* Exercise details *
Copy out the records again, unchanged, from the line containing "Rank these from" through the line containing "Answer: point 282,19", with both of those lines included.

──────────

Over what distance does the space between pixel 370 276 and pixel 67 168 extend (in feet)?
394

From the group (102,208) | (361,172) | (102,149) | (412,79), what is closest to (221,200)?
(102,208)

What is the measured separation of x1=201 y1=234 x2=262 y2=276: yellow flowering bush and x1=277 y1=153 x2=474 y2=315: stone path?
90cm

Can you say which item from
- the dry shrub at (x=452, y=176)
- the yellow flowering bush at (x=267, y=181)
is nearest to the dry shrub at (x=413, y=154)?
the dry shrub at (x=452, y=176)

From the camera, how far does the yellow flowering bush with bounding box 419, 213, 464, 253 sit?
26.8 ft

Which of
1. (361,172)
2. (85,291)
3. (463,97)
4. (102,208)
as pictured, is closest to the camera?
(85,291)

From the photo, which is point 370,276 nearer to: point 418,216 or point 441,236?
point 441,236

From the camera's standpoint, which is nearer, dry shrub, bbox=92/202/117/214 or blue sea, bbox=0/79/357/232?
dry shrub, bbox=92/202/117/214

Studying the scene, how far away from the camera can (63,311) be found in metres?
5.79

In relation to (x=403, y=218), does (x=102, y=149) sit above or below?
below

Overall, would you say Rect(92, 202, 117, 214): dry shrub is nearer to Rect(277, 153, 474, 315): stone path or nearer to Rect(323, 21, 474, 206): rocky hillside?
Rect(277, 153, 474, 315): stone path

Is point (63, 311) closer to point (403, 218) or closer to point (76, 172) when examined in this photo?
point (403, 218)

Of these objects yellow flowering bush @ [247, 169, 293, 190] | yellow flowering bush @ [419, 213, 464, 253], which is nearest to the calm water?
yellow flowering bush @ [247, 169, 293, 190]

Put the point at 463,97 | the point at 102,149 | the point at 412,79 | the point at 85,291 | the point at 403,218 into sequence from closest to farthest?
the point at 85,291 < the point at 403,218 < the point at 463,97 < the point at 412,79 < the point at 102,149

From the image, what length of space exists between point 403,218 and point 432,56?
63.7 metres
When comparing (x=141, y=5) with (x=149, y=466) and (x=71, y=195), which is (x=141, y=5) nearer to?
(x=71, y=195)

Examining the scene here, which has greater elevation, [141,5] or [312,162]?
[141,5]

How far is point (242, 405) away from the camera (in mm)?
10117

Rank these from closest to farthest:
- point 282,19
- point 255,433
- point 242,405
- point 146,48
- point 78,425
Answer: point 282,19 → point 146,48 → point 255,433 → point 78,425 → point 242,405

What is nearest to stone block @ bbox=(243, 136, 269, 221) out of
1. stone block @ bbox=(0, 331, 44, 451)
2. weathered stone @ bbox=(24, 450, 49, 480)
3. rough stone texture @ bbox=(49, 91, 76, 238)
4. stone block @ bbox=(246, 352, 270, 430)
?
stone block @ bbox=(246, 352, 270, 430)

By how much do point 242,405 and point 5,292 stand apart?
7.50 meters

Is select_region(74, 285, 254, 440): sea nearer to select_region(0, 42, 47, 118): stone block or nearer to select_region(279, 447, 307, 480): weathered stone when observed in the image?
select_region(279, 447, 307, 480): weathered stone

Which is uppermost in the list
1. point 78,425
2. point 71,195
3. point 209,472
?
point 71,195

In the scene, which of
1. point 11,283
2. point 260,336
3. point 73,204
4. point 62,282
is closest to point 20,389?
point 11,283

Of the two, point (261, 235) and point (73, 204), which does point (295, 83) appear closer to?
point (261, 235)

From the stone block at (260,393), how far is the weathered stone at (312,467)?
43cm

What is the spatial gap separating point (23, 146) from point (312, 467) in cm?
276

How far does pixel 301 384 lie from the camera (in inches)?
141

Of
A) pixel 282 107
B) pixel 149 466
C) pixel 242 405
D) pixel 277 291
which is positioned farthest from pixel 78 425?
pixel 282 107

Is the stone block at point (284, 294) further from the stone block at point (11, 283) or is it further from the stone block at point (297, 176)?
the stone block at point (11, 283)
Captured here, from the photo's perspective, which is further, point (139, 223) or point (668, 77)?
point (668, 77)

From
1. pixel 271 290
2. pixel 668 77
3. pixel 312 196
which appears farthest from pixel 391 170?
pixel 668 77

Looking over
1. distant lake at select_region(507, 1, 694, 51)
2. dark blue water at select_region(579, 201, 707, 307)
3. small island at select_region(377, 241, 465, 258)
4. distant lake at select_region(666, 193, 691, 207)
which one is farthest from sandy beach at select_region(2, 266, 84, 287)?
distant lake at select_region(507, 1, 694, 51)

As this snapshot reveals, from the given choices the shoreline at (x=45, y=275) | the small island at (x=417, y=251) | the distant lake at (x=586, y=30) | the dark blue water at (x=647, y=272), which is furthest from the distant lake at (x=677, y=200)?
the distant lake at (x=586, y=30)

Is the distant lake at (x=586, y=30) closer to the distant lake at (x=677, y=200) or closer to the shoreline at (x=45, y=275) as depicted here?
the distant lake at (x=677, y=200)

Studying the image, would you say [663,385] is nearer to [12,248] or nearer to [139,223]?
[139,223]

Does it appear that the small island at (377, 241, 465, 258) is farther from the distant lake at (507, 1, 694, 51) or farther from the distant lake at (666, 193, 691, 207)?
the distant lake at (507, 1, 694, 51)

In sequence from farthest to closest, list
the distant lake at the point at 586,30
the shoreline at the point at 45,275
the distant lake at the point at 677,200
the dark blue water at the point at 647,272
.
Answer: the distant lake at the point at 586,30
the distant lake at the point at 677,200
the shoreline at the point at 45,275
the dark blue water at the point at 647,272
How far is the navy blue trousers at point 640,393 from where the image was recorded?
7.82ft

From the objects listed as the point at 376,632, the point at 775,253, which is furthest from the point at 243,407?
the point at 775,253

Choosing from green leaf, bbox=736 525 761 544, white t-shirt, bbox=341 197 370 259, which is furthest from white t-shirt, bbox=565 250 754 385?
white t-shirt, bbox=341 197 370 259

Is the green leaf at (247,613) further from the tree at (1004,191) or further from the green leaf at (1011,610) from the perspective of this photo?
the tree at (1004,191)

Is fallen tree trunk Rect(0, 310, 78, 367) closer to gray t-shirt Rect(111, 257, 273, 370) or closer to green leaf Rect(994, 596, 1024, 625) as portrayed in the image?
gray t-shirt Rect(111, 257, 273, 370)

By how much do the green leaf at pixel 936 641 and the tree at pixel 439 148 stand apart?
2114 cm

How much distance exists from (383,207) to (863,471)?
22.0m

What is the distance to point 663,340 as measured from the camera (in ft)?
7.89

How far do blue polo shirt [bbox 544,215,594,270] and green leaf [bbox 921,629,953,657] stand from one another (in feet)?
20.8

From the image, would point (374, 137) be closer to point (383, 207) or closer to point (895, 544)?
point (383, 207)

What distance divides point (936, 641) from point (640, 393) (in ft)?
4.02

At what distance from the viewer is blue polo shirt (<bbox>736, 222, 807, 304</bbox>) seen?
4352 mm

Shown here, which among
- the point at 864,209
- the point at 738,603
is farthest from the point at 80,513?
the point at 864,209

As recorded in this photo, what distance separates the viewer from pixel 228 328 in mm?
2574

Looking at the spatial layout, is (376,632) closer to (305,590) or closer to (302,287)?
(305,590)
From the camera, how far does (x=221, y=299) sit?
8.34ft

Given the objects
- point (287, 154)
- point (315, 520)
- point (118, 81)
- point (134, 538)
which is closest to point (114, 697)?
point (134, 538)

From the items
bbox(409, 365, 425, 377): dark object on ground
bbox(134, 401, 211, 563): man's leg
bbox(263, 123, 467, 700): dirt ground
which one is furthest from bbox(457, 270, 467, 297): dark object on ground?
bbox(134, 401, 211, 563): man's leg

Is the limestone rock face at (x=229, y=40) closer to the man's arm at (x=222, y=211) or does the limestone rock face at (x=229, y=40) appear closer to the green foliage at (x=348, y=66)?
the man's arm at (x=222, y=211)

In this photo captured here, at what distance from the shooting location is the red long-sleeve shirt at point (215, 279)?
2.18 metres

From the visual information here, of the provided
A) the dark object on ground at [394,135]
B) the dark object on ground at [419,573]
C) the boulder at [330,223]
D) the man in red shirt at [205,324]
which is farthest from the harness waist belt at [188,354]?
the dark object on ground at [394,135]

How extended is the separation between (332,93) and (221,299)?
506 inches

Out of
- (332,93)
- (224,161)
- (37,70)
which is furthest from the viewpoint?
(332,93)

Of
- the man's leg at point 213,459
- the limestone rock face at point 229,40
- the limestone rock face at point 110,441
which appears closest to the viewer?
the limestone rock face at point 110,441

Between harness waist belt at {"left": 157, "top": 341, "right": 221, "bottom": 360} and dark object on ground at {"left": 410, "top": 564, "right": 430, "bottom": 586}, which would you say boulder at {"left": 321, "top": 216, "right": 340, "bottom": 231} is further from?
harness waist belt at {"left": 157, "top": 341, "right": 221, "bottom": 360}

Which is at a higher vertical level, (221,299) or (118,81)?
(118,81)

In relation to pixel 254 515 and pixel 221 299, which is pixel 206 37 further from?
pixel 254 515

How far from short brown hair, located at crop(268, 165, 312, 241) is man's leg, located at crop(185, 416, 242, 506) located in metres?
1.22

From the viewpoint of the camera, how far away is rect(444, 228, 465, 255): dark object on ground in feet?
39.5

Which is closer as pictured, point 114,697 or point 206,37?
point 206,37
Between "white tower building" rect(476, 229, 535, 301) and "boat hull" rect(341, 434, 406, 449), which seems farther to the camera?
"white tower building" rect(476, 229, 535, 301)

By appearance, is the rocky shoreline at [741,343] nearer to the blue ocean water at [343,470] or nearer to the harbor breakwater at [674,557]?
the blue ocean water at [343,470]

──────────

* Complete response *
Rank these from closest to farthest:
- point 282,19
- point 255,433
- point 242,405
- point 146,48
- point 78,425
Answer: point 282,19 → point 146,48 → point 255,433 → point 78,425 → point 242,405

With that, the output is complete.